DevSecOps: Security Automation in Enterprise DevOps
Another day, another portmanteau. DevSecOps — an expensive target on AdWords — tries to fit security into the DevOps process. It’s kind of silly because of course companies should be factoring security into their development, particularly when much of DevOps is about enterprises releasing applications faster.
Amazon Web Services’ Senior Solutions Architect Margo Cronin kicked off her talk at the European DevOps Enterprise Summit by saying how personally she doesn’t like the term DevSecOps.
The term DevSecOps “has always struck me like the last kid getting on the bus and there’s no seat available. We are treating security as an afterthought. Security has never been an afterthought with any customer I dealt with — in financial services or now at Amazon Web Services. I feel like the name doesn’t reflect the importance,” Cronin said.
In fact, with the new European regulations of GDPR, she says privacy by design and privacy by default are built right in.
“It nearly mandates you should be doing DevSecOps,” she said.
So, in the end, what is DevSecOps to Cronin? Security automation as a priority early and often. And coming from Amazon, she comes from a place of security automation experience. After all, AWS released almost 1,500 key features and new services in 2017. Amazon.com performs a production deployment of once every 11.6 seconds and an average of 10,000 hosts simultaneously. How does AWS and Amazon.com do DevOps but still retain core security practices?
“If there was a security problem, it would make the evening news,” Cronin said.
In the end, you can call it DevSecOps or Rugged IT like agile and kanban enthusiasts call it, but how AWS refers to it is pretty accurate: security automation at cloud scale.

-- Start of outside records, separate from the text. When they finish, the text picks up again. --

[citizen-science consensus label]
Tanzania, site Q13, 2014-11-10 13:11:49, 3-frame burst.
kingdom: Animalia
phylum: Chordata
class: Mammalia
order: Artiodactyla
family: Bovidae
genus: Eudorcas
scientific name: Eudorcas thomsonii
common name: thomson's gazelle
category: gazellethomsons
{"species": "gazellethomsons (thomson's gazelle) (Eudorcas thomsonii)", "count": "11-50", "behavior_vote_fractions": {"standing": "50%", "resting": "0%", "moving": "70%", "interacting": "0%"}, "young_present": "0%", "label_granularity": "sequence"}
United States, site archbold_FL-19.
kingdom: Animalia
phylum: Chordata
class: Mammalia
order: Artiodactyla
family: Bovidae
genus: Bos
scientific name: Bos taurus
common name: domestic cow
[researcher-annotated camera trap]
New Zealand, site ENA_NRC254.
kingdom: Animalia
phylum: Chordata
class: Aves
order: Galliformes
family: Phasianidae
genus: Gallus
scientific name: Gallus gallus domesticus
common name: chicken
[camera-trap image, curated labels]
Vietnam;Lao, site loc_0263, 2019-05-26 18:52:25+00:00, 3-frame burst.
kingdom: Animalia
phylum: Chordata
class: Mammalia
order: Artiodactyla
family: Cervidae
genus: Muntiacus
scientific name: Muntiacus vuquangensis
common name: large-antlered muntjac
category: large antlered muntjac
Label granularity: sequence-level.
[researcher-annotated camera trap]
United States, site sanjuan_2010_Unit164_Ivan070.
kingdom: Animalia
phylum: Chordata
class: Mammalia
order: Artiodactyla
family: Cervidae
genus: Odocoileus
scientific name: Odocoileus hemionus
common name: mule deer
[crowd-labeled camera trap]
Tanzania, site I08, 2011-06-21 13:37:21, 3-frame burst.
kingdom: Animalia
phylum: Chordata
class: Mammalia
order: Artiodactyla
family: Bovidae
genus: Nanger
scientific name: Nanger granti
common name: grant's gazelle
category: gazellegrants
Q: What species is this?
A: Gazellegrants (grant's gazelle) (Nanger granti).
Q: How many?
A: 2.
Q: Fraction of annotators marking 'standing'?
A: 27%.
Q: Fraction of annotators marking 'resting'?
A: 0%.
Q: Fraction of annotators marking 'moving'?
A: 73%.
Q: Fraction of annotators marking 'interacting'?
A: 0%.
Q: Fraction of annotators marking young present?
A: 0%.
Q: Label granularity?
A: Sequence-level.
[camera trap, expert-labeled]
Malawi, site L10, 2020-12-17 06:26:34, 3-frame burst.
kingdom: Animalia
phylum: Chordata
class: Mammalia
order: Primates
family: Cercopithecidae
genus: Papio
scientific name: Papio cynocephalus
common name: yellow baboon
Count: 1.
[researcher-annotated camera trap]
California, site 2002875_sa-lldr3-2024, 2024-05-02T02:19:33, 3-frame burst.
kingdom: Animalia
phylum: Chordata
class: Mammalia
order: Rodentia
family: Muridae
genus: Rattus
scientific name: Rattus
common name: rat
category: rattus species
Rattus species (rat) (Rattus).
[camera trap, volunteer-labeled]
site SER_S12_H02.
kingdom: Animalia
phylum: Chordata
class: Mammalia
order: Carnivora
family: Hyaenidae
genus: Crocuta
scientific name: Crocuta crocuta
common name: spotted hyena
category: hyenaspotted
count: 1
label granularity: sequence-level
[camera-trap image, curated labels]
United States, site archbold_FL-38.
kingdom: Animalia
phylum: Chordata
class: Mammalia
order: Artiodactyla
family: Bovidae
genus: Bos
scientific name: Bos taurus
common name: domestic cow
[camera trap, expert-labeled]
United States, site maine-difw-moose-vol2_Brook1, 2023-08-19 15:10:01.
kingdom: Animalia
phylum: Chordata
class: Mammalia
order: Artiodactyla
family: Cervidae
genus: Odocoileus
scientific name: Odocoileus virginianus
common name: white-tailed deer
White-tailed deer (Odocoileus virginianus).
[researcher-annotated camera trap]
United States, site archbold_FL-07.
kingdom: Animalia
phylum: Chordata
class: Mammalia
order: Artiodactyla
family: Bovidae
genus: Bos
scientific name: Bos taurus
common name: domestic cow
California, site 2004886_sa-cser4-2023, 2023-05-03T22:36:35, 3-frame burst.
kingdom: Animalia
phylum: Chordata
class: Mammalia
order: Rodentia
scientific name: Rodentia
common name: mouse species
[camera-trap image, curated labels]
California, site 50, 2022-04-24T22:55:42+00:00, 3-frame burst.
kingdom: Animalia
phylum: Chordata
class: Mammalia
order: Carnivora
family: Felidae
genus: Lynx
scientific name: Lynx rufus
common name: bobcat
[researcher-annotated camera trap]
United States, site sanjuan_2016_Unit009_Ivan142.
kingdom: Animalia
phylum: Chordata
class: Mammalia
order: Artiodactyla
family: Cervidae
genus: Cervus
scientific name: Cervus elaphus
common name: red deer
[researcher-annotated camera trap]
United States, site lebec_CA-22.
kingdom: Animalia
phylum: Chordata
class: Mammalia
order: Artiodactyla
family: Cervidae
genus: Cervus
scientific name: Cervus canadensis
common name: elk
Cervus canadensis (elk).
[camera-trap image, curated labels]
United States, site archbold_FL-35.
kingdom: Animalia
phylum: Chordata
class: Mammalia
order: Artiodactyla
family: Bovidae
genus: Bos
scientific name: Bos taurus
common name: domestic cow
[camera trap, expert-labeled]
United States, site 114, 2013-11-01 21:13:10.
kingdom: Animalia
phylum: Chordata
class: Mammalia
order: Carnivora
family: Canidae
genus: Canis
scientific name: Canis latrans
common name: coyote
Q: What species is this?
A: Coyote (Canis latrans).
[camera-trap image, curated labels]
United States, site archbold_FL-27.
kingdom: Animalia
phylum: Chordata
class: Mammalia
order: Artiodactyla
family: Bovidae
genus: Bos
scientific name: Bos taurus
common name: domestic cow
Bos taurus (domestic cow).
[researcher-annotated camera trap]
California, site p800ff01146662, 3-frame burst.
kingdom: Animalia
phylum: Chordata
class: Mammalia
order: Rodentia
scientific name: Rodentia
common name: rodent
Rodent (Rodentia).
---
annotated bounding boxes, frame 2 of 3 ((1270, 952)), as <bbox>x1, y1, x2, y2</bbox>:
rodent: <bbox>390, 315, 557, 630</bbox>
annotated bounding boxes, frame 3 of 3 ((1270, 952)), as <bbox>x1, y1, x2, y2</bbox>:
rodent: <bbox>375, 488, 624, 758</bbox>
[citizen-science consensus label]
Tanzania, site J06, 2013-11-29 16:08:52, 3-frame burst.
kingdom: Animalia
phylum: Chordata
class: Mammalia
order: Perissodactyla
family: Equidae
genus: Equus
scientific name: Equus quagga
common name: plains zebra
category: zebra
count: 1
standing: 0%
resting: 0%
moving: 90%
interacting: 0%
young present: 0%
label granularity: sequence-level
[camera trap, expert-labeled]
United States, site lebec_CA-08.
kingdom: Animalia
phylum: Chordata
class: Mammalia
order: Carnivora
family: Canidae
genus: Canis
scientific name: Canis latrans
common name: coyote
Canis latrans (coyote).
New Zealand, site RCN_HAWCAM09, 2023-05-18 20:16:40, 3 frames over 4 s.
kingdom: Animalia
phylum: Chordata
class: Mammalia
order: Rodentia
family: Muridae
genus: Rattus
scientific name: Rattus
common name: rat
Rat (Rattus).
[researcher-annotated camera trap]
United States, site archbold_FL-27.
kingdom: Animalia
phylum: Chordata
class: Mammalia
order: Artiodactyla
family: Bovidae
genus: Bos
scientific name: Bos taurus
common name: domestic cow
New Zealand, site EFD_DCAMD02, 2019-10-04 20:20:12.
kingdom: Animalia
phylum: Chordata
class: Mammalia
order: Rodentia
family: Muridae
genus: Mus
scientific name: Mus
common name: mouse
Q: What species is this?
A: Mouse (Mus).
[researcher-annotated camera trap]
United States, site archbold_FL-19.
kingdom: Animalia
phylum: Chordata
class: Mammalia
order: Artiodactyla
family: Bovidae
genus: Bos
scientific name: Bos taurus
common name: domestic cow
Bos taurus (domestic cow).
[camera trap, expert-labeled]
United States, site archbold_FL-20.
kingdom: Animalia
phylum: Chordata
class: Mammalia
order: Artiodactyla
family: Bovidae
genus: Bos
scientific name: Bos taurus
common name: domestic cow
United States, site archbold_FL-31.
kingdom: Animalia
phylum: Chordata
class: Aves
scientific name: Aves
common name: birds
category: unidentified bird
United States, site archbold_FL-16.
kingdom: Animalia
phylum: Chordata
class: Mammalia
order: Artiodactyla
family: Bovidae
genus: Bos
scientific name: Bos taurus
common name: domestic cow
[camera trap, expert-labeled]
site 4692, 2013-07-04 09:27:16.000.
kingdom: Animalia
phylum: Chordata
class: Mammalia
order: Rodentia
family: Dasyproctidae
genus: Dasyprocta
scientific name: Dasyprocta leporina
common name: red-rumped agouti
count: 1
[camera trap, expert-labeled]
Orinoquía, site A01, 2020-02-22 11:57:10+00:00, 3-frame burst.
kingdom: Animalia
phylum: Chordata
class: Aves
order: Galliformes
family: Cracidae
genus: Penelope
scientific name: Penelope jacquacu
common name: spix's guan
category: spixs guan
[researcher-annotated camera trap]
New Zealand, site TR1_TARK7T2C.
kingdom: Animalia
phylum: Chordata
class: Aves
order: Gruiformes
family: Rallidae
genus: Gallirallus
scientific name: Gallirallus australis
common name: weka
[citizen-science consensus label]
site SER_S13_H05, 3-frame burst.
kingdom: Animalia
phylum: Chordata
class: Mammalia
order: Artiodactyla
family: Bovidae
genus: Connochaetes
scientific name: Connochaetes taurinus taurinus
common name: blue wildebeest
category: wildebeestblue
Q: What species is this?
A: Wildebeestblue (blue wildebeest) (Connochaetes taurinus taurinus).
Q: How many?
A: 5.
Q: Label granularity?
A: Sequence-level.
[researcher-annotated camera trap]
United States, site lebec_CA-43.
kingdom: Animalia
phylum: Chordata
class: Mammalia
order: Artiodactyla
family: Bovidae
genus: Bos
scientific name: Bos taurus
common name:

Security Automation Evades Human Error
Cronin says that Amazon has embraced DevSecOps “so passionately” because they needed the DevOps to move fast and, considering their considerable partners, that meant automating security first in order to avoid these three trappings of humanity:
- People make mistakes. Cronin asked the audience to imagine they were engineers working late at night, with a Severity One in production. “You have an IT C-level stakeholder telling you to get the service back online. You are on hour five of a Severity One call. You are on a Slack channel with 40 people, 38 of whom are not really contributing. You are on cup of coffee number seven. You make a change in production to resolve this issue.” She said that under these often common circumstances, you are more prone to make an error than in a business-as-usual scenario, and maybe you forget to document the change and the next release overwrites the fix. “Humans make mistakes and when you’re under pressure you’re more likely to make mistakes.”
- People bend the rules. Then she shared a well-meaning common use case, people bend the rules in an effort to be helpful and to collaborate, like when you have scheduled a big release (and release party) and everyone’s ready to celebrate and it’s almost there, so you say: “We’re just going to get it out. We’ll do the release and fix that tomorrow. People will ask you to bend the rules from a place of goodness, but these create gaps in your product landscape.”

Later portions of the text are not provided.